Along with the period of unemployment and displacement during the pandemic period, the number of children dropping out in the middle also increased. It should not be forgotten that schools do not just provide education, but they also act as a protective shield for children whose family and social environment is unsafe for them. The implication of school closure is to take away that shield for these children. Trapped in dire poverty, their parents can push them to become domestic servants or farm laborers for additional income. The missing school also puts them at risk of getting caught in the quagmire of child marriage and child trafficking.

Now that schools are slowly opening in the country, special efforts need to be made to bridge the educational gap created during the school closure. As such, the exercise of completing the syllabus and conducting examinations will not yield the expected results. There is an urgent need to take immediate steps towards the adjustment of the curriculum by assessing the damage done subject-wise.  Continuous and comprehensive evaluation has to be encouraged at various levels in schools. There should be an assessment of what the children have learned so far and where they are facing problems. Teachers should be given exemption in this work.
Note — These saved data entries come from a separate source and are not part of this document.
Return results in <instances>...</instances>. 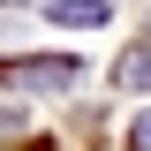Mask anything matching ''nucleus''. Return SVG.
Wrapping results in <instances>:
<instances>
[{
	"label": "nucleus",
	"instance_id": "1",
	"mask_svg": "<svg viewBox=\"0 0 151 151\" xmlns=\"http://www.w3.org/2000/svg\"><path fill=\"white\" fill-rule=\"evenodd\" d=\"M0 76H8V91H68L83 76V60L76 53H15Z\"/></svg>",
	"mask_w": 151,
	"mask_h": 151
},
{
	"label": "nucleus",
	"instance_id": "2",
	"mask_svg": "<svg viewBox=\"0 0 151 151\" xmlns=\"http://www.w3.org/2000/svg\"><path fill=\"white\" fill-rule=\"evenodd\" d=\"M53 23H68V30H98V23H106V0H53Z\"/></svg>",
	"mask_w": 151,
	"mask_h": 151
},
{
	"label": "nucleus",
	"instance_id": "3",
	"mask_svg": "<svg viewBox=\"0 0 151 151\" xmlns=\"http://www.w3.org/2000/svg\"><path fill=\"white\" fill-rule=\"evenodd\" d=\"M113 76H121L129 91H151V38H144V45H129V53H121V68H113Z\"/></svg>",
	"mask_w": 151,
	"mask_h": 151
},
{
	"label": "nucleus",
	"instance_id": "4",
	"mask_svg": "<svg viewBox=\"0 0 151 151\" xmlns=\"http://www.w3.org/2000/svg\"><path fill=\"white\" fill-rule=\"evenodd\" d=\"M129 151H151V106L136 113V129H129Z\"/></svg>",
	"mask_w": 151,
	"mask_h": 151
},
{
	"label": "nucleus",
	"instance_id": "5",
	"mask_svg": "<svg viewBox=\"0 0 151 151\" xmlns=\"http://www.w3.org/2000/svg\"><path fill=\"white\" fill-rule=\"evenodd\" d=\"M15 129H23V113H15V106H0V136H15Z\"/></svg>",
	"mask_w": 151,
	"mask_h": 151
}]
</instances>
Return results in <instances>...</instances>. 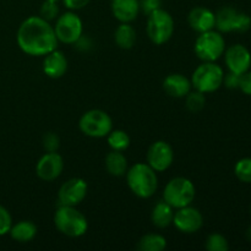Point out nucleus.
<instances>
[{"label":"nucleus","mask_w":251,"mask_h":251,"mask_svg":"<svg viewBox=\"0 0 251 251\" xmlns=\"http://www.w3.org/2000/svg\"><path fill=\"white\" fill-rule=\"evenodd\" d=\"M19 48L31 56H44L58 48L59 41L50 22L41 16H29L21 22L16 33Z\"/></svg>","instance_id":"1"},{"label":"nucleus","mask_w":251,"mask_h":251,"mask_svg":"<svg viewBox=\"0 0 251 251\" xmlns=\"http://www.w3.org/2000/svg\"><path fill=\"white\" fill-rule=\"evenodd\" d=\"M126 183L131 193L140 199H150L158 188L157 172L147 163H135L126 172Z\"/></svg>","instance_id":"2"},{"label":"nucleus","mask_w":251,"mask_h":251,"mask_svg":"<svg viewBox=\"0 0 251 251\" xmlns=\"http://www.w3.org/2000/svg\"><path fill=\"white\" fill-rule=\"evenodd\" d=\"M54 225L61 234L69 238H80L87 233L88 221L76 206L59 205L54 213Z\"/></svg>","instance_id":"3"},{"label":"nucleus","mask_w":251,"mask_h":251,"mask_svg":"<svg viewBox=\"0 0 251 251\" xmlns=\"http://www.w3.org/2000/svg\"><path fill=\"white\" fill-rule=\"evenodd\" d=\"M225 73L216 61H202L194 70L191 76V86L194 90L202 93L216 92L223 85Z\"/></svg>","instance_id":"4"},{"label":"nucleus","mask_w":251,"mask_h":251,"mask_svg":"<svg viewBox=\"0 0 251 251\" xmlns=\"http://www.w3.org/2000/svg\"><path fill=\"white\" fill-rule=\"evenodd\" d=\"M195 196V185L190 179L184 176L171 179L163 190V200L169 203L174 210L191 205Z\"/></svg>","instance_id":"5"},{"label":"nucleus","mask_w":251,"mask_h":251,"mask_svg":"<svg viewBox=\"0 0 251 251\" xmlns=\"http://www.w3.org/2000/svg\"><path fill=\"white\" fill-rule=\"evenodd\" d=\"M146 32L153 44H166L174 33L173 16L167 10L159 7L147 16Z\"/></svg>","instance_id":"6"},{"label":"nucleus","mask_w":251,"mask_h":251,"mask_svg":"<svg viewBox=\"0 0 251 251\" xmlns=\"http://www.w3.org/2000/svg\"><path fill=\"white\" fill-rule=\"evenodd\" d=\"M78 129L86 136L102 139L113 130V120L104 110L91 109L81 115L78 120Z\"/></svg>","instance_id":"7"},{"label":"nucleus","mask_w":251,"mask_h":251,"mask_svg":"<svg viewBox=\"0 0 251 251\" xmlns=\"http://www.w3.org/2000/svg\"><path fill=\"white\" fill-rule=\"evenodd\" d=\"M226 41L222 33L215 29L199 33L194 51L201 61H217L225 54Z\"/></svg>","instance_id":"8"},{"label":"nucleus","mask_w":251,"mask_h":251,"mask_svg":"<svg viewBox=\"0 0 251 251\" xmlns=\"http://www.w3.org/2000/svg\"><path fill=\"white\" fill-rule=\"evenodd\" d=\"M215 15V28H217L221 33H229V32L243 33V32L249 31L251 27V17L249 15L232 6L222 7Z\"/></svg>","instance_id":"9"},{"label":"nucleus","mask_w":251,"mask_h":251,"mask_svg":"<svg viewBox=\"0 0 251 251\" xmlns=\"http://www.w3.org/2000/svg\"><path fill=\"white\" fill-rule=\"evenodd\" d=\"M53 27L58 41L64 44H75L83 33L82 20L71 10L58 16Z\"/></svg>","instance_id":"10"},{"label":"nucleus","mask_w":251,"mask_h":251,"mask_svg":"<svg viewBox=\"0 0 251 251\" xmlns=\"http://www.w3.org/2000/svg\"><path fill=\"white\" fill-rule=\"evenodd\" d=\"M146 163L156 172H164L171 168L174 161L173 147L166 141H154L147 150Z\"/></svg>","instance_id":"11"},{"label":"nucleus","mask_w":251,"mask_h":251,"mask_svg":"<svg viewBox=\"0 0 251 251\" xmlns=\"http://www.w3.org/2000/svg\"><path fill=\"white\" fill-rule=\"evenodd\" d=\"M173 225L179 232L185 234H193L199 232L203 226L202 213L191 205L176 210Z\"/></svg>","instance_id":"12"},{"label":"nucleus","mask_w":251,"mask_h":251,"mask_svg":"<svg viewBox=\"0 0 251 251\" xmlns=\"http://www.w3.org/2000/svg\"><path fill=\"white\" fill-rule=\"evenodd\" d=\"M88 186L82 178H71L60 186L58 193L59 205L77 206L87 196Z\"/></svg>","instance_id":"13"},{"label":"nucleus","mask_w":251,"mask_h":251,"mask_svg":"<svg viewBox=\"0 0 251 251\" xmlns=\"http://www.w3.org/2000/svg\"><path fill=\"white\" fill-rule=\"evenodd\" d=\"M64 171V159L58 152H46L36 164V174L41 180L54 181Z\"/></svg>","instance_id":"14"},{"label":"nucleus","mask_w":251,"mask_h":251,"mask_svg":"<svg viewBox=\"0 0 251 251\" xmlns=\"http://www.w3.org/2000/svg\"><path fill=\"white\" fill-rule=\"evenodd\" d=\"M225 61L230 73L243 75L250 70L251 53L243 44H233L225 50Z\"/></svg>","instance_id":"15"},{"label":"nucleus","mask_w":251,"mask_h":251,"mask_svg":"<svg viewBox=\"0 0 251 251\" xmlns=\"http://www.w3.org/2000/svg\"><path fill=\"white\" fill-rule=\"evenodd\" d=\"M188 24L191 29L198 33H203V32L215 29L216 15L207 7H193L188 15Z\"/></svg>","instance_id":"16"},{"label":"nucleus","mask_w":251,"mask_h":251,"mask_svg":"<svg viewBox=\"0 0 251 251\" xmlns=\"http://www.w3.org/2000/svg\"><path fill=\"white\" fill-rule=\"evenodd\" d=\"M43 73L49 78H60L68 71V59L58 48L44 55Z\"/></svg>","instance_id":"17"},{"label":"nucleus","mask_w":251,"mask_h":251,"mask_svg":"<svg viewBox=\"0 0 251 251\" xmlns=\"http://www.w3.org/2000/svg\"><path fill=\"white\" fill-rule=\"evenodd\" d=\"M112 14L119 22L131 24L140 12V0H112Z\"/></svg>","instance_id":"18"},{"label":"nucleus","mask_w":251,"mask_h":251,"mask_svg":"<svg viewBox=\"0 0 251 251\" xmlns=\"http://www.w3.org/2000/svg\"><path fill=\"white\" fill-rule=\"evenodd\" d=\"M191 88V81L181 74H171L163 80L164 92L173 98H184Z\"/></svg>","instance_id":"19"},{"label":"nucleus","mask_w":251,"mask_h":251,"mask_svg":"<svg viewBox=\"0 0 251 251\" xmlns=\"http://www.w3.org/2000/svg\"><path fill=\"white\" fill-rule=\"evenodd\" d=\"M174 212H176V210L169 203H167L164 200L158 201L154 205V207L152 208V225L154 227L159 228V229H164V228L169 227L171 225H173Z\"/></svg>","instance_id":"20"},{"label":"nucleus","mask_w":251,"mask_h":251,"mask_svg":"<svg viewBox=\"0 0 251 251\" xmlns=\"http://www.w3.org/2000/svg\"><path fill=\"white\" fill-rule=\"evenodd\" d=\"M105 169L110 176H115V178H120L126 174L127 169V158L125 154L120 151H110L109 153L105 156Z\"/></svg>","instance_id":"21"},{"label":"nucleus","mask_w":251,"mask_h":251,"mask_svg":"<svg viewBox=\"0 0 251 251\" xmlns=\"http://www.w3.org/2000/svg\"><path fill=\"white\" fill-rule=\"evenodd\" d=\"M37 226L31 221H20V222L15 223L11 226L9 234L15 242L19 243H28L36 238Z\"/></svg>","instance_id":"22"},{"label":"nucleus","mask_w":251,"mask_h":251,"mask_svg":"<svg viewBox=\"0 0 251 251\" xmlns=\"http://www.w3.org/2000/svg\"><path fill=\"white\" fill-rule=\"evenodd\" d=\"M114 41L115 44L120 49L129 50V49H131L135 46L136 31H135V28L130 24L120 22V25L117 27L114 32Z\"/></svg>","instance_id":"23"},{"label":"nucleus","mask_w":251,"mask_h":251,"mask_svg":"<svg viewBox=\"0 0 251 251\" xmlns=\"http://www.w3.org/2000/svg\"><path fill=\"white\" fill-rule=\"evenodd\" d=\"M136 248L140 251H162L167 248V239L158 233H149L140 238Z\"/></svg>","instance_id":"24"},{"label":"nucleus","mask_w":251,"mask_h":251,"mask_svg":"<svg viewBox=\"0 0 251 251\" xmlns=\"http://www.w3.org/2000/svg\"><path fill=\"white\" fill-rule=\"evenodd\" d=\"M105 137H107L108 145H109V147L113 151H126L130 146V142H131L129 135L124 130L119 129L112 130Z\"/></svg>","instance_id":"25"},{"label":"nucleus","mask_w":251,"mask_h":251,"mask_svg":"<svg viewBox=\"0 0 251 251\" xmlns=\"http://www.w3.org/2000/svg\"><path fill=\"white\" fill-rule=\"evenodd\" d=\"M185 107L189 112L191 113H199L205 108L206 104V97L205 93L200 92V91H190L188 95L185 96Z\"/></svg>","instance_id":"26"},{"label":"nucleus","mask_w":251,"mask_h":251,"mask_svg":"<svg viewBox=\"0 0 251 251\" xmlns=\"http://www.w3.org/2000/svg\"><path fill=\"white\" fill-rule=\"evenodd\" d=\"M234 174L243 183L251 184V157H245L235 163Z\"/></svg>","instance_id":"27"},{"label":"nucleus","mask_w":251,"mask_h":251,"mask_svg":"<svg viewBox=\"0 0 251 251\" xmlns=\"http://www.w3.org/2000/svg\"><path fill=\"white\" fill-rule=\"evenodd\" d=\"M205 247L208 251H227L229 249V243L225 235L220 233H212L206 239Z\"/></svg>","instance_id":"28"},{"label":"nucleus","mask_w":251,"mask_h":251,"mask_svg":"<svg viewBox=\"0 0 251 251\" xmlns=\"http://www.w3.org/2000/svg\"><path fill=\"white\" fill-rule=\"evenodd\" d=\"M39 16L43 17L47 21H53L56 20L59 16V7L56 1H51V0H44L42 4L41 10H39Z\"/></svg>","instance_id":"29"},{"label":"nucleus","mask_w":251,"mask_h":251,"mask_svg":"<svg viewBox=\"0 0 251 251\" xmlns=\"http://www.w3.org/2000/svg\"><path fill=\"white\" fill-rule=\"evenodd\" d=\"M42 144L46 152H58L60 147V137L55 132H47L44 134Z\"/></svg>","instance_id":"30"},{"label":"nucleus","mask_w":251,"mask_h":251,"mask_svg":"<svg viewBox=\"0 0 251 251\" xmlns=\"http://www.w3.org/2000/svg\"><path fill=\"white\" fill-rule=\"evenodd\" d=\"M12 226V217L7 208L0 205V237L9 234Z\"/></svg>","instance_id":"31"},{"label":"nucleus","mask_w":251,"mask_h":251,"mask_svg":"<svg viewBox=\"0 0 251 251\" xmlns=\"http://www.w3.org/2000/svg\"><path fill=\"white\" fill-rule=\"evenodd\" d=\"M162 5V0H140V11L149 16L151 12L156 11Z\"/></svg>","instance_id":"32"},{"label":"nucleus","mask_w":251,"mask_h":251,"mask_svg":"<svg viewBox=\"0 0 251 251\" xmlns=\"http://www.w3.org/2000/svg\"><path fill=\"white\" fill-rule=\"evenodd\" d=\"M240 76L242 75L230 73V71L227 74V75L225 74V77H223V85H225L227 88H229V90H235V88H239Z\"/></svg>","instance_id":"33"},{"label":"nucleus","mask_w":251,"mask_h":251,"mask_svg":"<svg viewBox=\"0 0 251 251\" xmlns=\"http://www.w3.org/2000/svg\"><path fill=\"white\" fill-rule=\"evenodd\" d=\"M239 90L245 95L251 96V71L248 70L247 73L240 76Z\"/></svg>","instance_id":"34"},{"label":"nucleus","mask_w":251,"mask_h":251,"mask_svg":"<svg viewBox=\"0 0 251 251\" xmlns=\"http://www.w3.org/2000/svg\"><path fill=\"white\" fill-rule=\"evenodd\" d=\"M90 1L91 0H63L64 5H65L69 10H71V11L83 9V7H86L90 4Z\"/></svg>","instance_id":"35"},{"label":"nucleus","mask_w":251,"mask_h":251,"mask_svg":"<svg viewBox=\"0 0 251 251\" xmlns=\"http://www.w3.org/2000/svg\"><path fill=\"white\" fill-rule=\"evenodd\" d=\"M75 46H76V48L78 49V50L87 51L88 49L91 48V46H92V43H91L90 38H87V37H86V38H85V37H83V36H81L80 38H78L77 41H76Z\"/></svg>","instance_id":"36"},{"label":"nucleus","mask_w":251,"mask_h":251,"mask_svg":"<svg viewBox=\"0 0 251 251\" xmlns=\"http://www.w3.org/2000/svg\"><path fill=\"white\" fill-rule=\"evenodd\" d=\"M245 235H247V239L249 240V242H251V226L247 229V234Z\"/></svg>","instance_id":"37"},{"label":"nucleus","mask_w":251,"mask_h":251,"mask_svg":"<svg viewBox=\"0 0 251 251\" xmlns=\"http://www.w3.org/2000/svg\"><path fill=\"white\" fill-rule=\"evenodd\" d=\"M51 1H56V2H58V1H60V0H51Z\"/></svg>","instance_id":"38"},{"label":"nucleus","mask_w":251,"mask_h":251,"mask_svg":"<svg viewBox=\"0 0 251 251\" xmlns=\"http://www.w3.org/2000/svg\"><path fill=\"white\" fill-rule=\"evenodd\" d=\"M250 215H251V207H250Z\"/></svg>","instance_id":"39"}]
</instances>
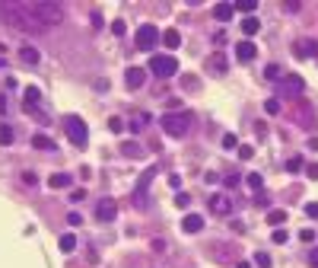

Now is the time to implement pending evaluation reforms. In view of the possibility of the third wave of Corona, special steps need to be taken in the field of school education, so that the children who have dropped out can be brought back to school so that further studies are not interrupted. Developing educational materials for self-study and distributing them among students can be a major initiative in this direction. Children can use it even when the school is closed. Distribution of computers etc. with free internet and training for their use is also required.

But any change and reform in the direction of school education is not possible unless we accept the fact that the pandemic has had a very negative impact on school education. We must first recognize that this has pushed marginalized children so far from their fellow classmates that it may no longer be possible for them to match. If we do not start working towards bridging this educational gap in a planned manner, then this gap will keep on increasing.

The author is a retired principal and an educationist.